Did you really think we would leave Clueless off our list? As if! Amy Heckerling’s high school comedy remains a hilarious update of Jane Auesten’s Emma. The film sees a self-obsessed teenager (Alicia Silverston) looking for love in high school, where she takes a girl under her wing so she can become a matchmaker. With a smile the size of her dad’s bank account and a yellow skirt that inspired Halloween costumes, she’s one of the most iconic high school students in cinema, along with Ferris Bueller and Max Fischer. She’s the face that ties this adorable, quotable and surprisingly moving comedy together. 
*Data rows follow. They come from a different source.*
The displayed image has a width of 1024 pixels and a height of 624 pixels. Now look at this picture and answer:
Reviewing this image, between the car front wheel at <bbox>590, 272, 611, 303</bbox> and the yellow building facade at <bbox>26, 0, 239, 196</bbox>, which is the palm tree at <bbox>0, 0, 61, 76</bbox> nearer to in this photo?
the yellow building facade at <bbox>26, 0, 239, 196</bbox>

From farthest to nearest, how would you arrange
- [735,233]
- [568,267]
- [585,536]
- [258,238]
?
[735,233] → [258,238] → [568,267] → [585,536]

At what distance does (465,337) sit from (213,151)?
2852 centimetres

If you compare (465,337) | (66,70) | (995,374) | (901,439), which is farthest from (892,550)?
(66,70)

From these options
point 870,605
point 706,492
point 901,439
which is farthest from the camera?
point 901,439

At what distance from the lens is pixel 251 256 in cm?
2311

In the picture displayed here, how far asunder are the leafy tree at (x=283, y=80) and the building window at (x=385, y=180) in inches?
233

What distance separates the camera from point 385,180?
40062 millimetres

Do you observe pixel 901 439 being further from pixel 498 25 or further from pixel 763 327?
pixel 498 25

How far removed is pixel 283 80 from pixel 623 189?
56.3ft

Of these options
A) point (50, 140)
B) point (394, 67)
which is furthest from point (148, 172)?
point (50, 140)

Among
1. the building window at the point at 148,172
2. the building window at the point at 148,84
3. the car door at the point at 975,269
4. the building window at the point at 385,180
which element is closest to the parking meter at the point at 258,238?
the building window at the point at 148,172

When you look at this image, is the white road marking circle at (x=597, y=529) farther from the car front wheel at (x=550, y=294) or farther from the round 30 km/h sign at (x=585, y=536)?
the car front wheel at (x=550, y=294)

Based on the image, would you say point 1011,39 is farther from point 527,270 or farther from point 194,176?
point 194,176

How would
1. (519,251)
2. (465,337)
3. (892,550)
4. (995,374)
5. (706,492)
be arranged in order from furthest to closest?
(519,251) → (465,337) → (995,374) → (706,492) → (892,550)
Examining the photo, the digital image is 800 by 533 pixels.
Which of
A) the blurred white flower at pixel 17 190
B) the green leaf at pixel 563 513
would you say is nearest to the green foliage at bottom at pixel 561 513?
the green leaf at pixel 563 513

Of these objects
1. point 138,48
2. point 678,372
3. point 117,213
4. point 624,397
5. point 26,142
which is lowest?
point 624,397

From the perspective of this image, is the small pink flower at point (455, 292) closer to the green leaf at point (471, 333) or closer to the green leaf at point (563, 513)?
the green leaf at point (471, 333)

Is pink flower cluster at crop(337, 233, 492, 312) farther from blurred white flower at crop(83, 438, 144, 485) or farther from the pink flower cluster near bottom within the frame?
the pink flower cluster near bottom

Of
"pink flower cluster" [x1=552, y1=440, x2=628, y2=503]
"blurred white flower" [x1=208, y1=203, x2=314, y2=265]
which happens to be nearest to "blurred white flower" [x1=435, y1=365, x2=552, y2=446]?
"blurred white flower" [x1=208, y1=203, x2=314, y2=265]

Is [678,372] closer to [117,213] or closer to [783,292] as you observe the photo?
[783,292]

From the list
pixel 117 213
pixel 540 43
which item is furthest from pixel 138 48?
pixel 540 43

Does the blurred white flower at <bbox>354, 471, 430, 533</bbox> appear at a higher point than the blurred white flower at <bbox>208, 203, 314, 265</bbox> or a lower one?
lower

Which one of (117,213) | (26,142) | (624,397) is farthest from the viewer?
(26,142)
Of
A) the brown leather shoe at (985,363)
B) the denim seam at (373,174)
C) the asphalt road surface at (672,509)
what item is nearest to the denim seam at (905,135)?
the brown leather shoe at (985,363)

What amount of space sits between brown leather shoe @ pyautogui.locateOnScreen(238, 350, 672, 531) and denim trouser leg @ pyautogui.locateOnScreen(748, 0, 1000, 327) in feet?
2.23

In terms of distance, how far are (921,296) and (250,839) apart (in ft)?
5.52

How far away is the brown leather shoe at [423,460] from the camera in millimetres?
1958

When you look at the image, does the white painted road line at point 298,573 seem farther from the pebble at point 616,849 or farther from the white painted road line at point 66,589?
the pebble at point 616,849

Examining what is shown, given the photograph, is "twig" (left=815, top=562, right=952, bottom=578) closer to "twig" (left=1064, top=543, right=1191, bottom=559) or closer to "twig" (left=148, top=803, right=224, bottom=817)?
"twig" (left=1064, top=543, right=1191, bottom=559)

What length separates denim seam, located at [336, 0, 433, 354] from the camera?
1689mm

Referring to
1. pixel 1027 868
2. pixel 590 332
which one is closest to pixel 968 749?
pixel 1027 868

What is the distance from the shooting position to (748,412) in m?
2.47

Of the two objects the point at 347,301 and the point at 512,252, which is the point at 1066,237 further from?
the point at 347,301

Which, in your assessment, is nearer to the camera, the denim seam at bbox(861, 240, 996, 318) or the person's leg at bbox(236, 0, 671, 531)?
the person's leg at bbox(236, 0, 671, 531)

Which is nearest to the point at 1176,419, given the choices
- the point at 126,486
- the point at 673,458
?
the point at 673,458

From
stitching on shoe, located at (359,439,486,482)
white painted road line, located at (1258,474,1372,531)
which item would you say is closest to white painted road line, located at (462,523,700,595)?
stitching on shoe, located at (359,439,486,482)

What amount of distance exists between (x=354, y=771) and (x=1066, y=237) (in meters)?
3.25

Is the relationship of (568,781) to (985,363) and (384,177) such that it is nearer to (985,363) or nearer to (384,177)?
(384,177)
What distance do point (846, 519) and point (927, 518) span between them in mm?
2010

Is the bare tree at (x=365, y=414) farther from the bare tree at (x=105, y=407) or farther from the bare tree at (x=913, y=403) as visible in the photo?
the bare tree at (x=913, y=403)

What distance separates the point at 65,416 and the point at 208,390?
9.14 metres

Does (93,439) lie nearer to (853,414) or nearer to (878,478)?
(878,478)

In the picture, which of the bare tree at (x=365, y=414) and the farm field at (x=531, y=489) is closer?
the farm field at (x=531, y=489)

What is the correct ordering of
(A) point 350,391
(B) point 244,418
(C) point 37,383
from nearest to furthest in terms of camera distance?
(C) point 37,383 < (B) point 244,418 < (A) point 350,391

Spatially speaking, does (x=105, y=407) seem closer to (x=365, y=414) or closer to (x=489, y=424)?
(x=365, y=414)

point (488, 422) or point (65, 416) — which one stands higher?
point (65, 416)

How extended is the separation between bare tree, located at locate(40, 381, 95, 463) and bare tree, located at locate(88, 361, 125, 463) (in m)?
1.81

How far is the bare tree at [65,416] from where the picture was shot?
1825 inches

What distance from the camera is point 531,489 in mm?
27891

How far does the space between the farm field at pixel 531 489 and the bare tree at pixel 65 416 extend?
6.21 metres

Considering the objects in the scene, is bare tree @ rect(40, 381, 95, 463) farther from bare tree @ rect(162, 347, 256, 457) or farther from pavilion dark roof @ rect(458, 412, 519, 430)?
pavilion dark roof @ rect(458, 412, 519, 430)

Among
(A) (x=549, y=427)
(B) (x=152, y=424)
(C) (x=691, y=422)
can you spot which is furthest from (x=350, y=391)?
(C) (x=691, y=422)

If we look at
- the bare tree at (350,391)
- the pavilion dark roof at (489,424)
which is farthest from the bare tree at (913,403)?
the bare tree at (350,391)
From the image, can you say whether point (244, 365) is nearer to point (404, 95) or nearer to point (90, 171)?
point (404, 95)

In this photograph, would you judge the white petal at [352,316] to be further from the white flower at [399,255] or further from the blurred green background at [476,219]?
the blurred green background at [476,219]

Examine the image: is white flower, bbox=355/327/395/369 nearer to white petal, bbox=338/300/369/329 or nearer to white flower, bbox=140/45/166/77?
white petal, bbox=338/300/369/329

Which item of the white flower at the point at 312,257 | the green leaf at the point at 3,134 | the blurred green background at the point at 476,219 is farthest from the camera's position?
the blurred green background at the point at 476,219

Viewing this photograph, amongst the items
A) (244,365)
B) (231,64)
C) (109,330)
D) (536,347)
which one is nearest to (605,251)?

June 13, 8:30 p.m., Rooftop Cinema Club

Amarcord (1973):

Fantastic. Fantastical. Fellini-esque. All ways to describe Federico Fellini’s homage to his hometown in Italy. Another? One of the most atmospheric pictures ever made. Fellini and his regular collaborators, composer Nino Rota and cinematographer Giuseppe Rotunno, have created a town where puff balls sail across the ocean sky, sunshine caresses fields and a carnival of caricatures march to the beat of a unique drum. Mostly the beat is playful, like when Fellini’s alter ego is running wild with his tweenage pals; occasionally it’s sad, like when his father is tortured by Fascist soldiers. But it’s always clear Fellini is banging the drum. As he recreates his childhood memories, it’s obvious we are watching a director whose personality is infused within every frame — every classroom, beach and puffball — as he delivers what many consider to be his final masterpiece. A truly unforgettable reminisce.